Un nuevo informe del Observatorio de la Diáspora Venezolana revela que la gran mayoría de los migrantes prioriza la estabilidad alcanzada en el exterior frente a un posible regreso inmediato.
La intención de retorno se mantiene en niveles mínimos
El reciente «Estudio sobre Percepción, Integración y Retorno de la Diáspora Venezolana», publicado por el Observatorio de la Diáspora Venezolana (Odv) en febrero de 2026, ofrece una radiografía cruda sobre la realidad de quienes abandonaron el país. Según los datos recolectados, apenas un 11,4 % de los venezolanos en el exterior tiene planes concretos de regresar a Venezuela en el corto plazo. Esta cifra refleja que, a pesar de la narrativa de cambios, la confianza en el entorno interno sigue siendo insuficiente para incentivar una movilización de vuelta masiva.
La decisión de no regresar no es meramente emocional, sino que responde a una evaluación pragmática de las condiciones de vida. Para la mayor parte de los consultados, el proyecto de vida iniciado en el extranjero ha cobrado una inercia difícil de revertir sin garantías sólidas en su nación de origen. El informe sugiere que la migración ha pasado de ser un fenómeno transitorio a convertirse en un proceso de asentamiento permanente para millones de personas.
Factores condicionantes para considerar un eventual regreso
El estudio profundiza en las razones detrás de este desarraigo. Un 44,5 % de los encuestados manifestó que solo consideraría la posibilidad de volver a Venezuela si se producen mejoras estructurales y significativas en pilares fundamentales de la sociedad. Entre estos aspectos destacan la seguridad ciudadana, la estabilidad económica, el funcionamiento óptimo de los servicios públicos, la estabilidad política y, de manera crucial, la generación de oportunidades de empleo con salarios competitivos.

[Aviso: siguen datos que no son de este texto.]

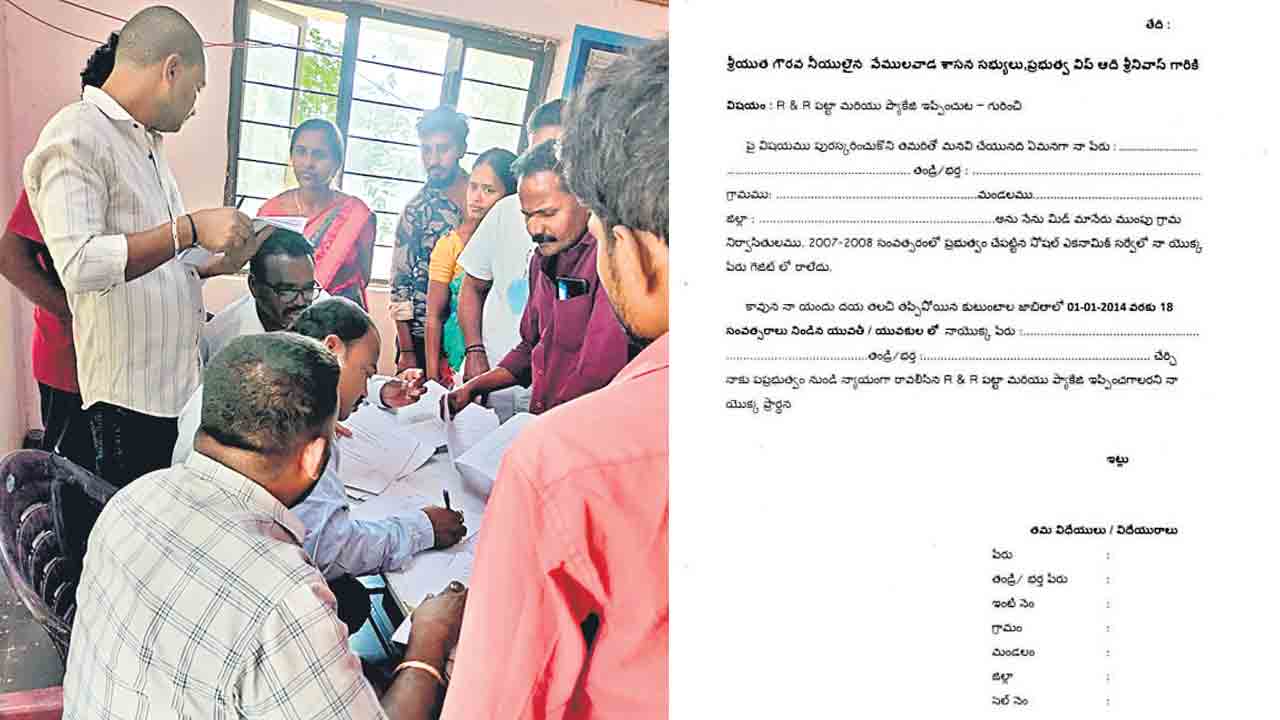 Mid Manair | గ్రామగ్రామానా అదే దందా.. విప్‌ ఆది శ్రీనివాస్‌ పేరిట దరఖాస్తులు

Estos factores actúan como una barrera de entrada para quienes ya experimentan una realidad distinta en sus países de acogida. La percepción general es que Venezuela todavía no ofrece el ecosistema necesario para garantizar la calidad de vida que la diáspora ha logrado construir con esfuerzo fuera de sus fronteras. Mientras estos indicadores no muestren una tendencia de recuperación irreversible, la intención de retorno seguirá estancada en porcentajes marginales.
El éxito de la integración en los países receptores
Un dato relevante que arroja la investigación es el alto nivel de adaptación de los venezolanos en el extranjero. El 57 % de los participantes se considera completamente integrado en su lugar de residencia, mientras que un 32 % afirma estar medianamente integrado. Esto significa que casi el 90 % de la diáspora ha logrado establecer vínculos laborales, sociales y familiares que actúan como anclas en sus nuevas comunidades.

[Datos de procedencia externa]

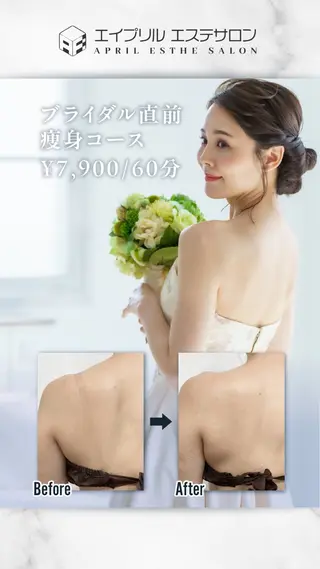April EstheSalonのエステ・リラクイメージ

La integración exitosa es, paradójicamente, el mayor obstáculo para el retorno. Los niños escolarizados en otros sistemas, el acceso a créditos bancarios y la estabilidad laboral crean una estructura de vida difícil de abandonar por la incertidumbre que aún proyecta Venezuela. El arraigo en ciudades de América Latina, Estados Unidos y Europa ha transformado la identidad del migrante, quien ahora se ve a sí mismo como parte activa de la economía de sus países de acogida.

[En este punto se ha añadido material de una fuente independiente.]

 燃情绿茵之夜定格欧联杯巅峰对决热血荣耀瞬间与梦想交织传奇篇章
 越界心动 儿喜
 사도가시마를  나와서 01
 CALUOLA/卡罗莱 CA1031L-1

Perspectivas futuras de la movilidad humana venezolana
En conclusión, el retorno masivo de la diáspora no parece estar en el horizonte cercano. La investigación del Odv deja claro que cualquier movimiento de regreso estará estrechamente ligado a transformaciones profundas en el tejido social y político del país. Por ahora, la prioridad de la diáspora venezolana sigue siendo la consolidación de sus vidas en el exterior, manteniendo la ayuda a sus familiares en Venezuela pero sin planes de reasentamiento inmediato.